Akşener, “Bir psikatriste sorsak bu arkadaşın kendini hepimizin babası ilan ettiğini anlarsınız. Bu patolojik (hastalıklı) bir bakış açısı. Bipolar bir bakış açısı da diyebiliriz. DYP Genel başkanıyken, Erdoğan’a ‘hırsız’ diyen odur. Sonra AKP’ye girdi. Bu sefer Erdoğan’ı övme konusunda da ipin ucu kaçtı. Bir psikiyatriste danışmasını da kendisine tavsiye ediyorum. Ben hiç iyi görmüyorum sayın Soylu’yu.” dedi.
İYİ Parti lideri Meral Akşener TV100’de yayınlanan Candaş Tolga Işık’ın sunduğu ‘Az önce konuştum’ programına konuk oldu, gündeme ilişkin soruları cevapladı. Neden başbakanlığa talip olduğu yönündeki soruyu, “Ben Eylül 2021’de başbakanlığa aday olduğumu ilan ettim. Yani cumhurbaşkanlığı makamı harika bir makam, kim istemez? Fakat bir kişinin böyle bir tutum alması gerekiyordu böyle bir sistem içinde. Ben 24 Haziran 2018’de cumhurbaşkanı adayı oldum. Hem de ittifakın içinde oldum.” ifadeleriyle açıkladı.
“Kemal Kılıçdaroğlu’nun adaylığı gelirse sizin tavrınız ne olur?” sorusunu ise şöyle cevapladı: “Herkesin aday gösterdiği bir insan reddedilir mi? Elbette reddedilemez ama benim adaylıktan feragat etmek, vazgeçmek, önceden bunu ilan etmek isteğimin arka planında tek adayla gitme talebinin olduğunu söylemeye çalıştım. Birden fazla adayla gidildiğinde gerçekten önce birbirinizle rekabet ediyorsunuz. Sonra ikinci tura kalmak için gayretiniz var. Daha sonra ikinci tura kalabildikten sonra diğer adayla yani Cumhur İttifakının adayıyla rekabete doğru gidiyorsunuz. Bunu tecrübe ettik, yanlış olduğunu söyleyebilmek için o tekliği, birlikteliği sağlayabilmek için önceden ilan ettim. 13. cumhurbaşkanının, Millet İttifakı’nın adayı olacağına inanıyorum.”
KILIÇDAROĞLU NEDEN SEÇİLMESİN?
“Kılıçdaroğlu sizce seçilir mi?” sorusunu ise Akşener şöyle yanıtladı:
“Herkesin ittifak ettiği bir kişi niye seçilmesin? Bütün herkesin ittifak ettiği bir aday niye seçilmesin? Hepimizin fevkalade güzel çalıştığı bir sistem. Elbette seçilir. 13. cumhurbaşkanı kesinlikle Millet İttifakı’nın olacak. Ama bir şey var gözden kaçan. Bu sistemin değişmesi için bir onu alacağız, bir de mecliste makul bir çoğunluk alacağız. 301 alacağız, 360 alacağız, mümkün olursa 400 alacağız. Onun da çalışmasının yapılması gerekiyor.”
İMAMOĞLU VE YAVAŞ ADAY OLUR MU?
━━━━━━━━
Meral Akşener'in TV100 programındaki açıklamalarını aktaran metni, son satırın ardından sürdürün.
━━━━━━━━
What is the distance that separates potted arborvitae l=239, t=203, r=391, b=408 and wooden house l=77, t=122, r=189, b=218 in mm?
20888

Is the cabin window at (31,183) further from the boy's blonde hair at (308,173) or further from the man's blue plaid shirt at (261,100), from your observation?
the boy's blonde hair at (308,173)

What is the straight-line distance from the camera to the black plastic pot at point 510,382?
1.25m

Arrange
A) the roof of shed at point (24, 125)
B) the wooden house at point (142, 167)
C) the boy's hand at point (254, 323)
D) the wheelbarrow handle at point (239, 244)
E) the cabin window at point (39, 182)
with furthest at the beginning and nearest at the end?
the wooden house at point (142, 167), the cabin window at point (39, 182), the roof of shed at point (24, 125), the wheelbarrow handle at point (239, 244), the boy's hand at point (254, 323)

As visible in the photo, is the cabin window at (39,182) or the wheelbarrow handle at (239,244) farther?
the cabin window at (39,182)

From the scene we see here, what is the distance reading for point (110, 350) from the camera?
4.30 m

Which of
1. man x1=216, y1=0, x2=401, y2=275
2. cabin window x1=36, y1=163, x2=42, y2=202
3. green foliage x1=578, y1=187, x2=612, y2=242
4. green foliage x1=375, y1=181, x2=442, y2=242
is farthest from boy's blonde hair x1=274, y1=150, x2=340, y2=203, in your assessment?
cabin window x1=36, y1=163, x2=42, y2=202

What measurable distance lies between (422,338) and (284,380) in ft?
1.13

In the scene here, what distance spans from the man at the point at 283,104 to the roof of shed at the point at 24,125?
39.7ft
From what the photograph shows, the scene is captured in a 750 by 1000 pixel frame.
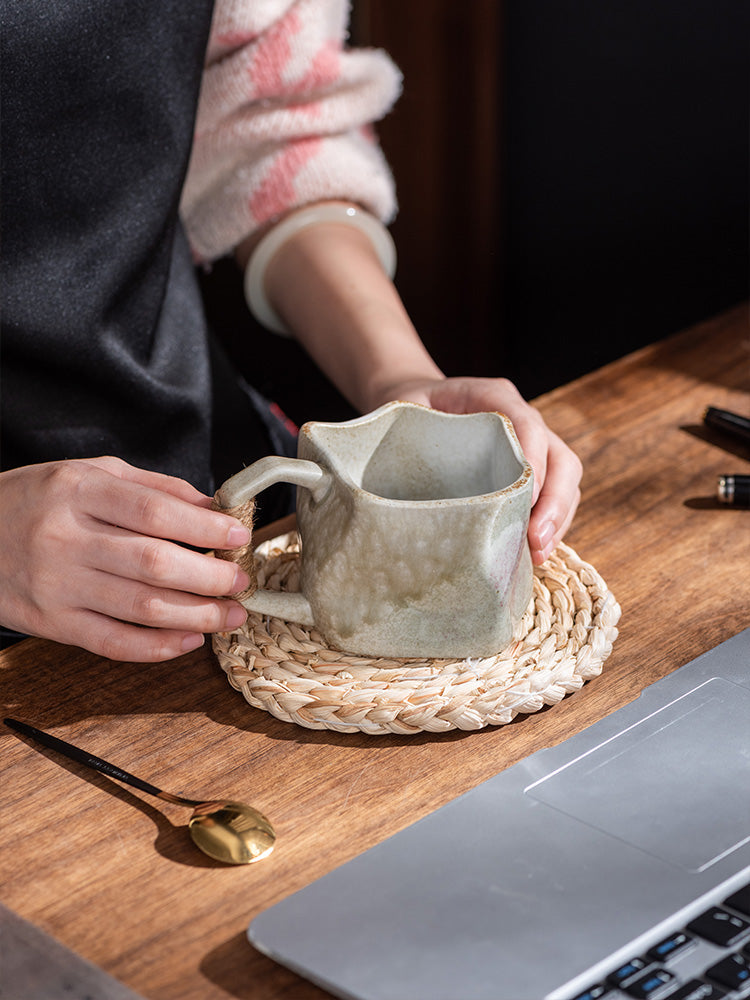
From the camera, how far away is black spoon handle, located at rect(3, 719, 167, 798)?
55 cm

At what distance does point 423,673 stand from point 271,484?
0.41 ft

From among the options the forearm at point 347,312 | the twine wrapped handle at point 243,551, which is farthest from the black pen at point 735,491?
the twine wrapped handle at point 243,551

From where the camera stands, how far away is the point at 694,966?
0.43 meters

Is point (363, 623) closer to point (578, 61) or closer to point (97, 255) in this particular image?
point (97, 255)

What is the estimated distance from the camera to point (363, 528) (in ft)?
1.86

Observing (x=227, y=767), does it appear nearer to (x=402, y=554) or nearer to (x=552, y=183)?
(x=402, y=554)

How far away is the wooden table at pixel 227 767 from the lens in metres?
0.48

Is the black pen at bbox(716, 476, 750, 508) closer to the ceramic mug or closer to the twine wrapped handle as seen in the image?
the ceramic mug

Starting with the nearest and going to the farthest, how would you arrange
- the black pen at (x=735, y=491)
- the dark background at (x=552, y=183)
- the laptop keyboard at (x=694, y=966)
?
the laptop keyboard at (x=694, y=966), the black pen at (x=735, y=491), the dark background at (x=552, y=183)

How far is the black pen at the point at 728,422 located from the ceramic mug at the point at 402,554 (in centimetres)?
30

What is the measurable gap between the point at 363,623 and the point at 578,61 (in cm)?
137

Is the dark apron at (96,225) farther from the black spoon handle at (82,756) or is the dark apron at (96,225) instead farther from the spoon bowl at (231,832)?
the spoon bowl at (231,832)

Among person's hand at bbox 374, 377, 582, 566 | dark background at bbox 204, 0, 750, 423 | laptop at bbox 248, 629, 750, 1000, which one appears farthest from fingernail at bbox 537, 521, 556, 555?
dark background at bbox 204, 0, 750, 423

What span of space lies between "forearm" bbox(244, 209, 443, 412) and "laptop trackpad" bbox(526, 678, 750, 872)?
1.21 feet
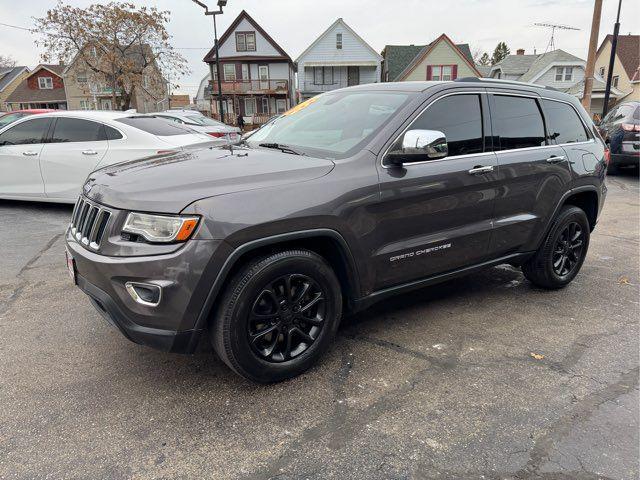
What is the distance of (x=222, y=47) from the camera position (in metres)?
41.2

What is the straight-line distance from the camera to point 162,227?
2354mm

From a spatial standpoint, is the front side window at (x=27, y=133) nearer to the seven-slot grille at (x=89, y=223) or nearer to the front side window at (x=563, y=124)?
the seven-slot grille at (x=89, y=223)

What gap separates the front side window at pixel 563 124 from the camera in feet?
13.4

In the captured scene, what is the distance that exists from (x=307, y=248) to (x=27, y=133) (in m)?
6.20

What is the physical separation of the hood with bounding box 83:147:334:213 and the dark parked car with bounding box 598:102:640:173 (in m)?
9.22

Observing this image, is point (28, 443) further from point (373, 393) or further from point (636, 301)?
point (636, 301)

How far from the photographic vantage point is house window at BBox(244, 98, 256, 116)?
4316 centimetres

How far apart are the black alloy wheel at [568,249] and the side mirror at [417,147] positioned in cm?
184

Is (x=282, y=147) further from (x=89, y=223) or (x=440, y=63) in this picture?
(x=440, y=63)

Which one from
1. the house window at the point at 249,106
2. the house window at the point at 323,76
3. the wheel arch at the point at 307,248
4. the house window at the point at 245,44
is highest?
the house window at the point at 245,44

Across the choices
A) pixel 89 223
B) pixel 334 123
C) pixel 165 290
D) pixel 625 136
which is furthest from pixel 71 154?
pixel 625 136

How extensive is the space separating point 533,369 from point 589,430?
1.93 feet

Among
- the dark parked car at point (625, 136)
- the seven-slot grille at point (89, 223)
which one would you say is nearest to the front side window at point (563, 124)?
the seven-slot grille at point (89, 223)

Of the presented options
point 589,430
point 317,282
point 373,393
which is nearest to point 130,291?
point 317,282
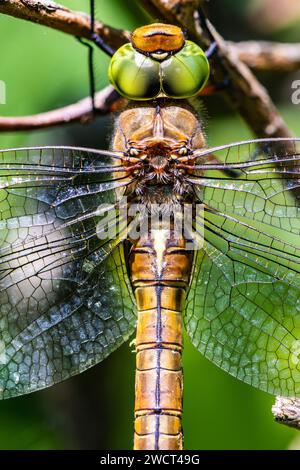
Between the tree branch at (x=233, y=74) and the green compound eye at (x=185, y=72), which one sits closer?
the green compound eye at (x=185, y=72)

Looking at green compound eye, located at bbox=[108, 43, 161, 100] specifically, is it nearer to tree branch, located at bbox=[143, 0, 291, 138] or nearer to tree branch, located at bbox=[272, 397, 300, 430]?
tree branch, located at bbox=[143, 0, 291, 138]

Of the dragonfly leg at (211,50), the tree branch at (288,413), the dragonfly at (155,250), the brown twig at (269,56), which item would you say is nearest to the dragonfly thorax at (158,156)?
the dragonfly at (155,250)

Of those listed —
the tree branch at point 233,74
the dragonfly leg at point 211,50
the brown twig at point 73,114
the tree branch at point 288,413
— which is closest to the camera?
the tree branch at point 288,413

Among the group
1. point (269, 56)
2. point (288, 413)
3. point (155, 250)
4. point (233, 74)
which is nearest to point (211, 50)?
point (233, 74)

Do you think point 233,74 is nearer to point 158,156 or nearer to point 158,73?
point 158,73

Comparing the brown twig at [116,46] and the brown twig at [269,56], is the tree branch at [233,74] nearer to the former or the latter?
the brown twig at [116,46]

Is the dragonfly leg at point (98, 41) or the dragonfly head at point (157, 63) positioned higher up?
the dragonfly leg at point (98, 41)
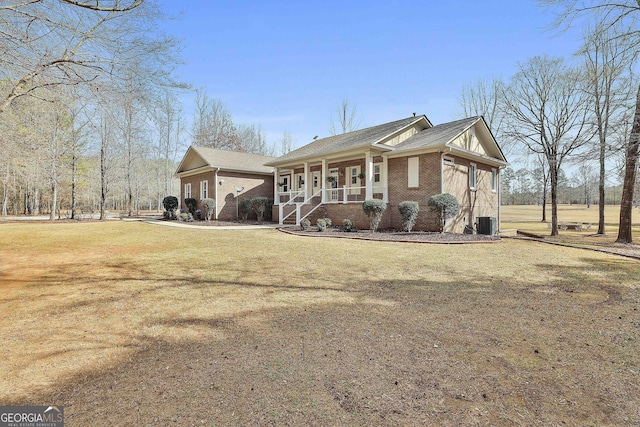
━━━━━━━━
### Alıştırma çıktısı
“Her iki arkadaşımızın da popülaritesine büyük bir saygı duyuyorum. Dolayısıyla bu arkadaşlarımızın sistem içerisinde adaylığına dair bizim ‘hayır olmaz’ diye bir durumumuz yok. Sayın Kılıçdaroğlu yani 6 masadaki genel başkanın inisiyatifine bıraktı işi. Dolayısıyla o masadan çıkacak olana hepimiz uyacağız. Herkes de orada fikrini söyleyecek. Bu fikirler X, Y, Z bir kişi söylendiği takdirde tabii partilerimizle biz bunu konuşacağız.”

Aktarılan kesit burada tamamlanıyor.